To some degree, this is the same type of flawed basis and calculation that so many are choosing to pursue with the topic and cause of global warming - ignoring the millions of years of evidence to formulate both a reasonable "average global temperature RANGE" and to what extremes the temperature must change to for the temperature to become outside of normal and historical variances.

Thankfully, such a chart or graph covering millions of years (limited to a period of duration that addresses the existence of complex land based life and a developed atmosphere) and overlaid with the historical record of greenhouse gases in the atmosphere to measure and calculate the relationship between the two.
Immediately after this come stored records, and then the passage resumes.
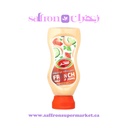 Sahar French Salad Dressing - 340g
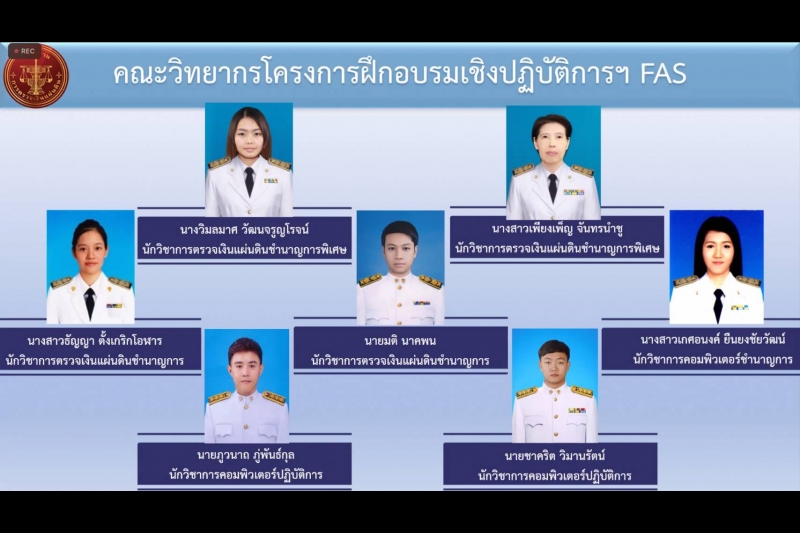 พิธีเปิดโครงการฝึกอบรมเชิงปฏิบัติการ หลักสูตร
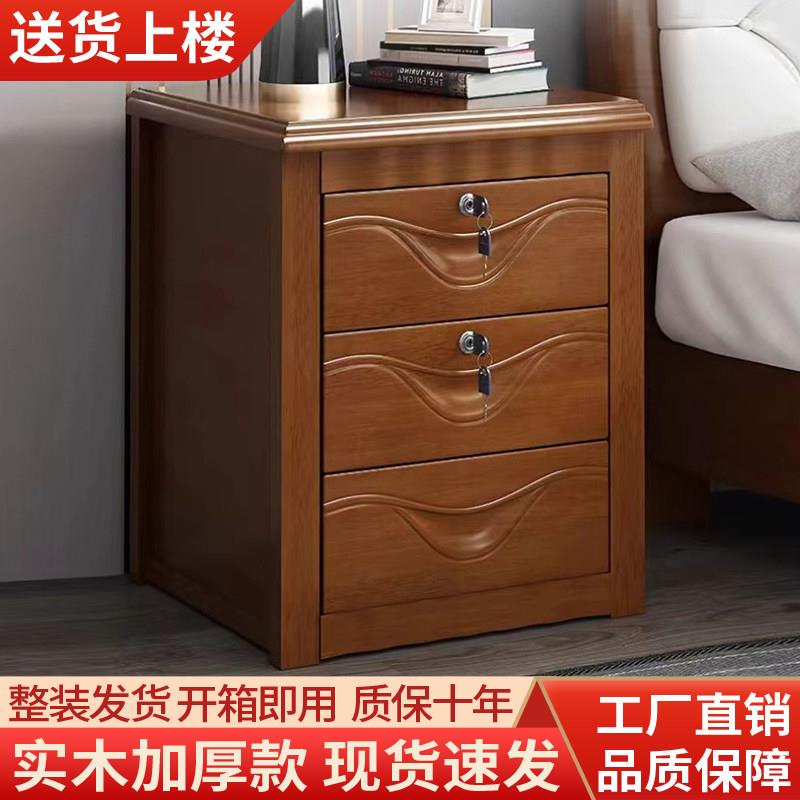 床头柜实木带锁简约现代复古床边收纳柜简约现代大容量胡桃色三抽图片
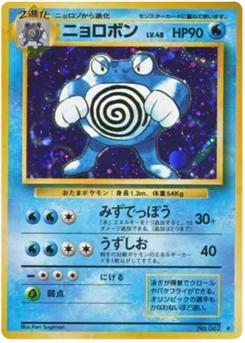 Tartard 033/102 Expansion Pack · Set de base (拡張パック)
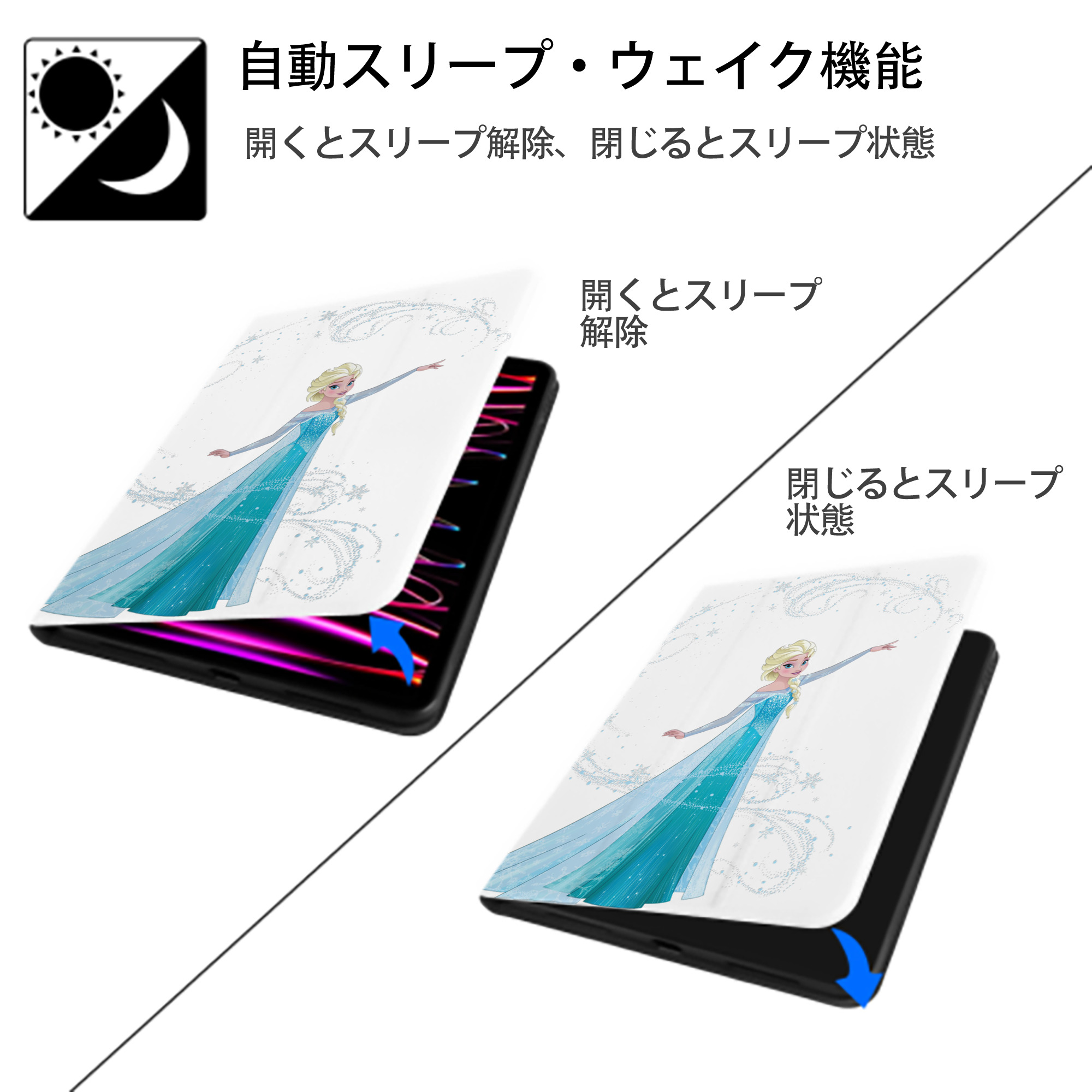 アナと雪の女王 アンナ エルサ Frozen Anna Elsa IPad ケース ペン収納付き 三つ折りスタンド PUレザー×シリコン 対応機種9.5/10.5/10.9インチ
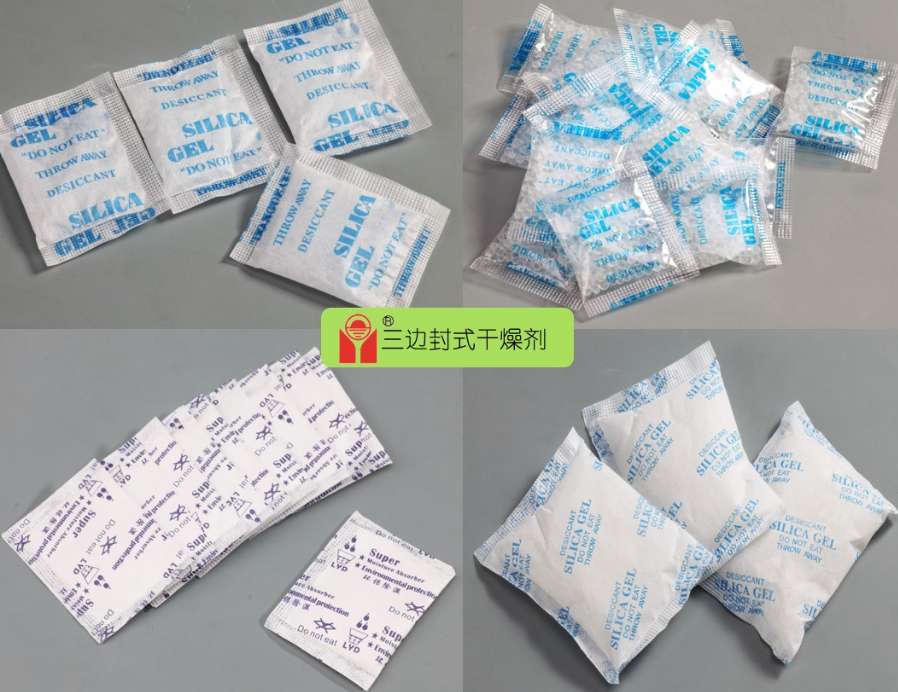 微信截图_20210617161142.png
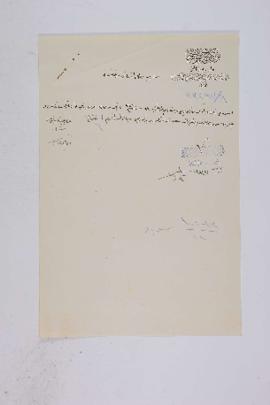 Dosya 141, Gömlek 74, May 6, 1925 (Gregorian calendar) - no Ottoman date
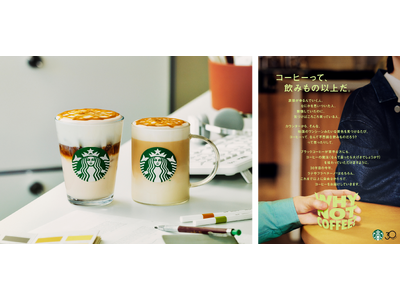 スターバックス 日本上陸30周年 “WHY NOT COFFEE?”スタート　第1弾として新しい「キャラメル マキアート」を4月17日（金）より発売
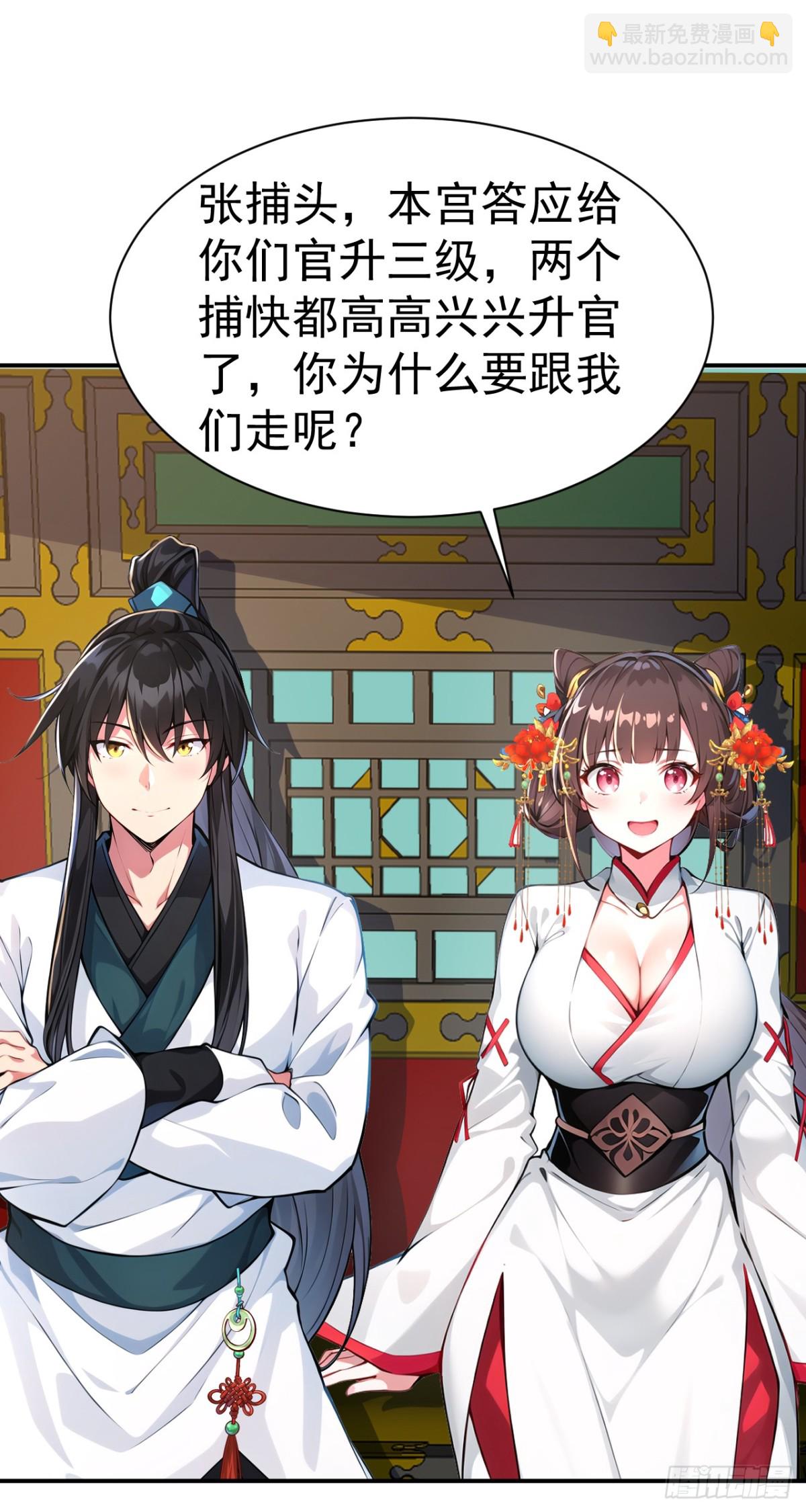 第89话 接着奏乐 接着舞！-第92话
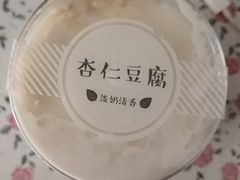 -盒马鲜生(双清路店)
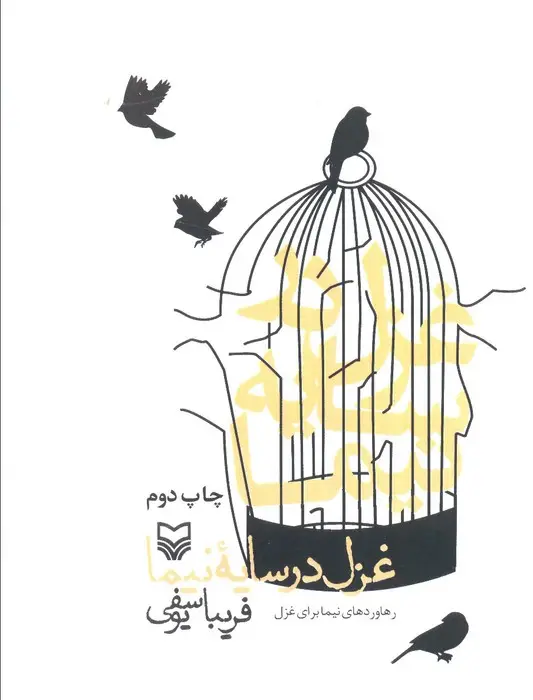جلد کتاب غزل در سایه نیما (رهاوردهای نیما برای غزل)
I have seen such charts, so I know they exist.

Should we be concerned global temperatures are increasing? Yes, we should be concerned as we would need to develop a plan as to how best to adapt to these changes. Whether it will be gradual adjustments to agricultural needs, suitable living locations, etc. . . But this idea that we as a human species are going to be able to control global temperatures and keep them in a tiny little range of +/- 3 degree Celsius is nothing more than a fools errand - magnified even more if we choose the baseline temperatures from a period of time known or believed to be during a global cool/cold period.

All that said, it does not suggest or infer that I do not believe that we, as a people/population, should not make efforts to protect our environment and devise ways and methods to counter the negative impacts that are inevitable. And as with nearly everything in life and the world, a degree of balance is necessary in doing so.

The problems that we encounter in today's world is that of extremism and extremist's practices. Which of course leads to often times outlandish claims, willful ignorance of the full data set, cherry picking only data that supports a theory and claiming all data that does not is "unfounded" or "dubious". And this is the issue with the current discussion and/or debate on this topic. We have two subsets of people or groups (scientists included) - on "both sides" - that have chosen emotion over full scientific evidence and review. Of course, smart people, rationale people, logical people recognize that the truth in all likelihood resides somewhere between the two extremes of emotions and opinions. There are simply too many variable outside and beyond the single-item issue of human emissions of greenhouse gases that impact global temperatures.
 
Chrisko was replying to Chem721 who was quoting me. It is hard to argue with most of what he has just written. I would point out that those charts that seem to have the biggest impact on most people are those with an obvious strong upward warming trend. What is seldom noted is the vertical scale...the temperature anomaly with respect to some 30 year base period. The total increase in global mean temperature is a small plus 0.75°C (as of 2019). That increase took all the time from whatever the pre-industrial base year happens to be. 14.0°C up to 14.75°C. That is the climate emergency for which we are urgently supposed to retreat from? Lower it to some intermediate value like that of 1987 when CO2 was 350 ppm? Smart rational people are being misled by any such charts, never mind the solutions being offered to prevent it.